• WHAT THE TASK ASKS: Word for word, quote all of the material, omitting the pictures.

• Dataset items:
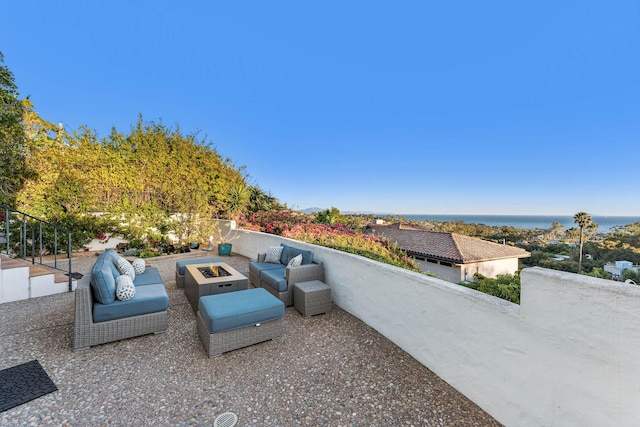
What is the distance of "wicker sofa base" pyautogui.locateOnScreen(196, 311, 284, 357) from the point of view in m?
2.86

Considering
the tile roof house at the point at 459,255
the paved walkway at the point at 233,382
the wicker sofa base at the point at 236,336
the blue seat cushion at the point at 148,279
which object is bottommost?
the tile roof house at the point at 459,255

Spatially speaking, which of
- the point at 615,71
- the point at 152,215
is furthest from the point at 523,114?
the point at 152,215

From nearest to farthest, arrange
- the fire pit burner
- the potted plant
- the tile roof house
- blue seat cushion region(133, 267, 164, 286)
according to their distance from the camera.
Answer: blue seat cushion region(133, 267, 164, 286) < the fire pit burner < the potted plant < the tile roof house

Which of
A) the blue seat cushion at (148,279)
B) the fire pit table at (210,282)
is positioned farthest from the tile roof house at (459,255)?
the blue seat cushion at (148,279)

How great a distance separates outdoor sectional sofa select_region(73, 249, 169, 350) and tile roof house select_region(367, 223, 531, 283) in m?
10.4

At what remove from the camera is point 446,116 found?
44.0 ft

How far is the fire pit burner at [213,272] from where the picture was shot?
15.1 feet

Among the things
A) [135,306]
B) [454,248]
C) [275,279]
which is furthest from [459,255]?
[135,306]

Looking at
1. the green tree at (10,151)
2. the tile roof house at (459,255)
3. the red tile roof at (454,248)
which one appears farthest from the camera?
the red tile roof at (454,248)

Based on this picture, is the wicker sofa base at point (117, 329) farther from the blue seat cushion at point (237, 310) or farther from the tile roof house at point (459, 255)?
the tile roof house at point (459, 255)

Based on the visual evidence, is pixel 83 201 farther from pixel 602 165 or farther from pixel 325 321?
pixel 602 165

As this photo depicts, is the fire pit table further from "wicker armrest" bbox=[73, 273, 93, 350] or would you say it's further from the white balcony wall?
the white balcony wall

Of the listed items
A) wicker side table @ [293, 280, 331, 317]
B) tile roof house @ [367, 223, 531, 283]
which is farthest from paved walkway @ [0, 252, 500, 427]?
tile roof house @ [367, 223, 531, 283]

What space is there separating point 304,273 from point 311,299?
613mm
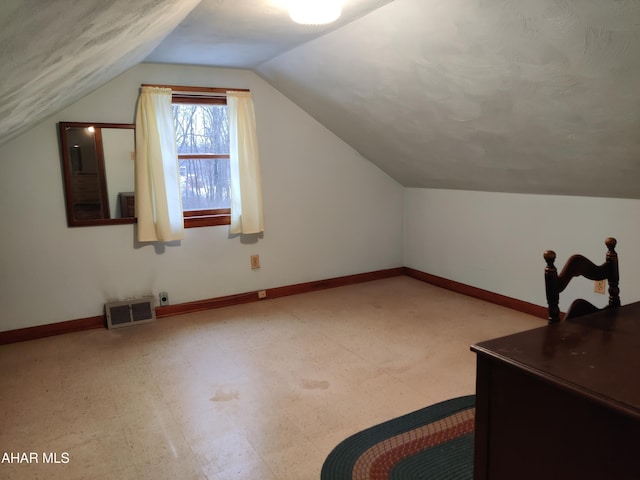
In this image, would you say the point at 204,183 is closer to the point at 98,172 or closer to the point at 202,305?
the point at 98,172

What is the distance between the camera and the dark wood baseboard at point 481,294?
3586mm

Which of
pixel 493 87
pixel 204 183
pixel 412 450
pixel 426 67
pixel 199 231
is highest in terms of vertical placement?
pixel 426 67

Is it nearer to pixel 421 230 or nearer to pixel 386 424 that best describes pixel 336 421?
pixel 386 424

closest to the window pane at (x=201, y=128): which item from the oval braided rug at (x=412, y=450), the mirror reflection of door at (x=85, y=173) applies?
the mirror reflection of door at (x=85, y=173)

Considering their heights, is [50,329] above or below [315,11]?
below

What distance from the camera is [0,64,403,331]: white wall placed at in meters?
3.32

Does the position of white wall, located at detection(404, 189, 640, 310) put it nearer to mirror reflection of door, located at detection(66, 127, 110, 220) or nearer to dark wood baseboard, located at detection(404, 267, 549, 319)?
dark wood baseboard, located at detection(404, 267, 549, 319)

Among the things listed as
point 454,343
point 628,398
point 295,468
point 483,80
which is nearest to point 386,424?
point 295,468

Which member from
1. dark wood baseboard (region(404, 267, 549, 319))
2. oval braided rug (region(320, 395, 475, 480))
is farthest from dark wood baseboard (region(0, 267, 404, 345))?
oval braided rug (region(320, 395, 475, 480))

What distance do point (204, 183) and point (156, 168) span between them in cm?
52

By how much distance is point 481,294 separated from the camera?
160 inches

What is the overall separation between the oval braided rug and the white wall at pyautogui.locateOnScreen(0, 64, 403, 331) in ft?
7.56

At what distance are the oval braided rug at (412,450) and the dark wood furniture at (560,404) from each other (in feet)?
2.28

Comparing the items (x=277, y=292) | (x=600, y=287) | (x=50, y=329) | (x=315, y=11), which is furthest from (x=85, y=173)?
(x=600, y=287)
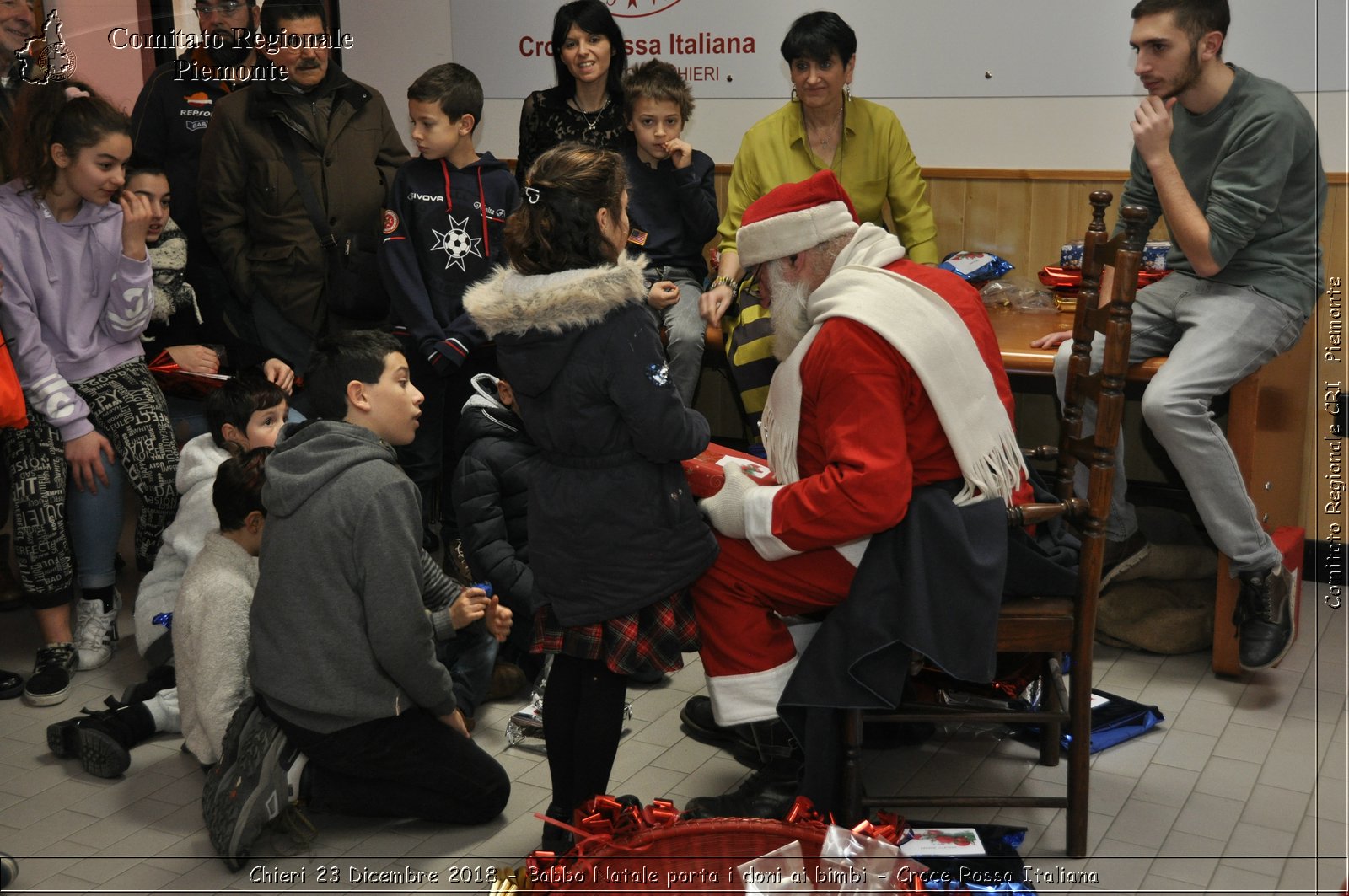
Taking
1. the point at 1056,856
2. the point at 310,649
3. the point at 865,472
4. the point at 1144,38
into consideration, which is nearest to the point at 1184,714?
the point at 1056,856

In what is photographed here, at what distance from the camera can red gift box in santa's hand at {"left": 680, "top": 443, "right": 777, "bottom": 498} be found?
8.89 ft

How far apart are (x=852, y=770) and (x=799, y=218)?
1.14m

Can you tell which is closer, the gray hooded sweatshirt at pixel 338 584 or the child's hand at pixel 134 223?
the gray hooded sweatshirt at pixel 338 584

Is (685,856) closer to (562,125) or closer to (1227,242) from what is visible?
(1227,242)

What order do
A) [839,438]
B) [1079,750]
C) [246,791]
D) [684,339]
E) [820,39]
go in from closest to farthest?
1. [839,438]
2. [1079,750]
3. [246,791]
4. [820,39]
5. [684,339]

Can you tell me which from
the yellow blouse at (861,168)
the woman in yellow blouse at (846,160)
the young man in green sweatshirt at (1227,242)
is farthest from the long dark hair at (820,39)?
the young man in green sweatshirt at (1227,242)

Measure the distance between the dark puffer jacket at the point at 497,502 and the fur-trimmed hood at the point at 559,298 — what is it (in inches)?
32.0

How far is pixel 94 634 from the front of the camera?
3875 mm

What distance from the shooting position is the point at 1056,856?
9.00 ft

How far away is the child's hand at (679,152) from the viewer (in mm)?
4171

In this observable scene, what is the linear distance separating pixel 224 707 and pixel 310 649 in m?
0.37

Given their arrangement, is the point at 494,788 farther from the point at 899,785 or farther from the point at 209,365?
the point at 209,365

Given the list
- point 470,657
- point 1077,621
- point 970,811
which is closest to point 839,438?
point 1077,621

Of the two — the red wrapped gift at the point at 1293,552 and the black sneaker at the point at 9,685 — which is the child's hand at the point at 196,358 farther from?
the red wrapped gift at the point at 1293,552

• EXERCISE OUTPUT:
What is the distance of "wicker sofa base" pyautogui.locateOnScreen(196, 311, 284, 357) from the point of view in m?
2.86

Considering
the tile roof house at the point at 459,255
the paved walkway at the point at 233,382
the wicker sofa base at the point at 236,336
the blue seat cushion at the point at 148,279
which object is bottommost?
the tile roof house at the point at 459,255

Spatially speaking, which of
- the point at 615,71
- the point at 152,215
is furthest from the point at 523,114?
the point at 152,215

From nearest to farthest, arrange
- the fire pit burner
- the potted plant
- the tile roof house
- blue seat cushion region(133, 267, 164, 286)
according to their distance from the camera.
Answer: blue seat cushion region(133, 267, 164, 286) < the fire pit burner < the potted plant < the tile roof house

Which of
A) the blue seat cushion at (148,279)
B) the fire pit table at (210,282)
is positioned farthest from the tile roof house at (459,255)?
the blue seat cushion at (148,279)

How great a distance separates outdoor sectional sofa select_region(73, 249, 169, 350) and tile roof house select_region(367, 223, 531, 283) in m?
10.4

At what remove from the camera is point 446,116 found?
44.0 ft

How far is the fire pit burner at [213,272] from where the picture was shot?
15.1 feet

Among the things
A) [135,306]
B) [454,248]
C) [275,279]
which is furthest from [459,255]?
[135,306]

Looking at
1. the green tree at (10,151)
2. the tile roof house at (459,255)
3. the red tile roof at (454,248)
which one appears farthest from the camera?
the red tile roof at (454,248)

Based on this picture, is the wicker sofa base at point (117, 329) farther from the blue seat cushion at point (237, 310) or farther from the tile roof house at point (459, 255)?
the tile roof house at point (459, 255)

Based on the visual evidence, is pixel 83 201 farther from pixel 602 165 or farther from pixel 325 321?
pixel 602 165

As this photo depicts, is the fire pit table further from "wicker armrest" bbox=[73, 273, 93, 350] or would you say it's further from the white balcony wall?
the white balcony wall

Of the listed items
A) wicker side table @ [293, 280, 331, 317]
B) tile roof house @ [367, 223, 531, 283]
which is farthest from paved walkway @ [0, 252, 500, 427]?
tile roof house @ [367, 223, 531, 283]

What space is there separating point 304,273 from point 311,299?
613mm
In this image, would you say the point at 204,183 is closer to the point at 98,172 or closer to the point at 202,305?
the point at 98,172

What is the distance between the camera and the dark wood baseboard at point 481,294?
3586mm

Which of
pixel 493 87
pixel 204 183
pixel 412 450
pixel 426 67
pixel 199 231
is highest in terms of vertical placement?
pixel 426 67

Is it nearer to pixel 421 230 or nearer to pixel 386 424 that best describes pixel 336 421?
pixel 386 424

closest to the window pane at (x=201, y=128): which item from the oval braided rug at (x=412, y=450), the mirror reflection of door at (x=85, y=173) applies?
the mirror reflection of door at (x=85, y=173)

Considering their heights, is [50,329] above or below [315,11]?
below

What distance from the camera is [0,64,403,331]: white wall placed at in meters?
3.32

Does the position of white wall, located at detection(404, 189, 640, 310) put it nearer to mirror reflection of door, located at detection(66, 127, 110, 220) or nearer to dark wood baseboard, located at detection(404, 267, 549, 319)?
dark wood baseboard, located at detection(404, 267, 549, 319)

Among the things listed as
point 454,343
point 628,398
point 295,468
point 483,80
which is nearest to point 386,424?
point 295,468

Which member from
1. dark wood baseboard (region(404, 267, 549, 319))
2. oval braided rug (region(320, 395, 475, 480))
is farthest from dark wood baseboard (region(0, 267, 404, 345))?
oval braided rug (region(320, 395, 475, 480))

What distance do point (204, 183) and point (156, 168) span between them in cm?
52

By how much distance is point 481,294 separated from the camera?
160 inches

What is the overall separation between the oval braided rug and the white wall at pyautogui.locateOnScreen(0, 64, 403, 331) in ft?
7.56

At what distance are the oval braided rug at (412,450) and the dark wood furniture at (560,404) from each other (in feet)?
2.28

Comparing the items (x=277, y=292) | (x=600, y=287) | (x=50, y=329) | (x=315, y=11), which is furthest from (x=85, y=173)?
(x=600, y=287)
Taking
1. the point at 1056,856
2. the point at 310,649
3. the point at 865,472
4. the point at 1144,38
into consideration, which is nearest to the point at 1184,714?
the point at 1056,856

In what is photographed here, at what distance from the camera can red gift box in santa's hand at {"left": 680, "top": 443, "right": 777, "bottom": 498} be found?
8.89 ft

How far apart are (x=852, y=770) and (x=799, y=218)?
1.14m

Can you tell which is closer, the gray hooded sweatshirt at pixel 338 584 or the child's hand at pixel 134 223?
the gray hooded sweatshirt at pixel 338 584

Is (685,856) closer to (562,125) or closer to (1227,242) from what is visible?
(1227,242)

What order do
A) [839,438]
B) [1079,750]
C) [246,791]
D) [684,339]
E) [820,39]
go in from closest to farthest?
1. [839,438]
2. [1079,750]
3. [246,791]
4. [820,39]
5. [684,339]

Can you tell me which from
the yellow blouse at (861,168)
the woman in yellow blouse at (846,160)
the young man in green sweatshirt at (1227,242)
is farthest from the long dark hair at (820,39)?
the young man in green sweatshirt at (1227,242)

Measure the distance between the dark puffer jacket at the point at 497,502 and the fur-trimmed hood at the point at 559,298 — what is it (in inches)?
32.0

How far is pixel 94 634 from the front of the camera?
3875 mm

What distance from the shooting position is the point at 1056,856?
9.00 ft

How far away is the child's hand at (679,152) from the viewer (in mm)?
4171

In this observable scene, what is the linear distance separating pixel 224 707 and pixel 310 649 in m?
0.37

Given their arrangement, is the point at 494,788 farther from the point at 899,785 or farther from the point at 209,365?
the point at 209,365

Given the list
- point 470,657
- point 1077,621
- point 970,811
which is closest to point 839,438?
point 1077,621

Of the two — the red wrapped gift at the point at 1293,552 and the black sneaker at the point at 9,685 — which is the child's hand at the point at 196,358 farther from?
the red wrapped gift at the point at 1293,552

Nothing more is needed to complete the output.